T400 booted up asking for a password.
My office Lenovo woke up one morning asking for the administrator/bios password... I never had it. IT finally figured it out after 3 days someone (not Lenovo) showed up with the right password.
I used to like Think pads and own a couplefor myself until til I got this T400 in the office - its a rather large, heavy piece of crap, has blue screened on me more than a few times, doesn't wake up properly etc. etc.
I won't be buying any more Lenovos.
hehe.. i remember doing the old tosh*ba "parallel port" hack back in uni days..
Interestingly on the A*pire1 the cmos/etc password is stored within the 8 pin flash, so much for security here.
Yes, the biggest problem seems to be that those who steal laptops/etc would rather scavenge what they can (screen. DVD drive,case, etc) and dump the rest rather than fiddling with them, a variant on the car stripping scam.
Beware used motherboards, they are usually locked. Guess how i found that out :(
So it would seem that the solution here is to implement "secure inactivation", incorporate a feature in the screen controller etc rendering it permanently unusable if a password is set except on the machine it was originally installed on.
Bonus if it displays "STOLEN!!!!" in red flashing letters for good measure.
I still like my idea, a device in the hard drive which if not disarmed permanently blows the head amplifier and scores the platters (koff reverse biased tantalum /koff) thereby rendering the drive a paperweight.
AC, because this is probably too much information...
I think the author is hasn't done his research
"a variety of password recovery tools will do the job for around $80"

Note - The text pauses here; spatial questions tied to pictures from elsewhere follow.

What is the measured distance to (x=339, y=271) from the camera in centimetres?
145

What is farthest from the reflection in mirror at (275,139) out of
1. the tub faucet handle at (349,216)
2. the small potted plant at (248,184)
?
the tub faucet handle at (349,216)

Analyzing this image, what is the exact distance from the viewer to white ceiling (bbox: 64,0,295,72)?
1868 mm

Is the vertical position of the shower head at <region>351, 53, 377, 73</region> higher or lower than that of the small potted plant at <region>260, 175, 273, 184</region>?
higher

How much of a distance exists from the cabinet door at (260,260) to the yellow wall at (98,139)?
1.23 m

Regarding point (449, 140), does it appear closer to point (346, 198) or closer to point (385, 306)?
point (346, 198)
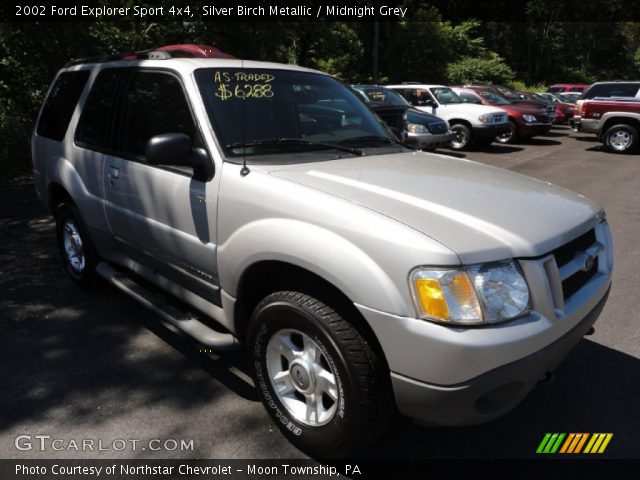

The tools exist, but they don't do the job. Resetting the superviser password involves replacing an EEPROM chip on the motherboard, among others. This is very risky to do by hand even by a specialist. The board has a very high density and even the slightest mistake will destroy that board. There is also the question of resetting the TPM chip if one exists. Now these chips are designed so that they can't be reset. At least the procedure is a very close guarded secret. Can't say the superviser password can't be reset with the right equipment and expertize, but it would definitely cost more then a brand new laptop.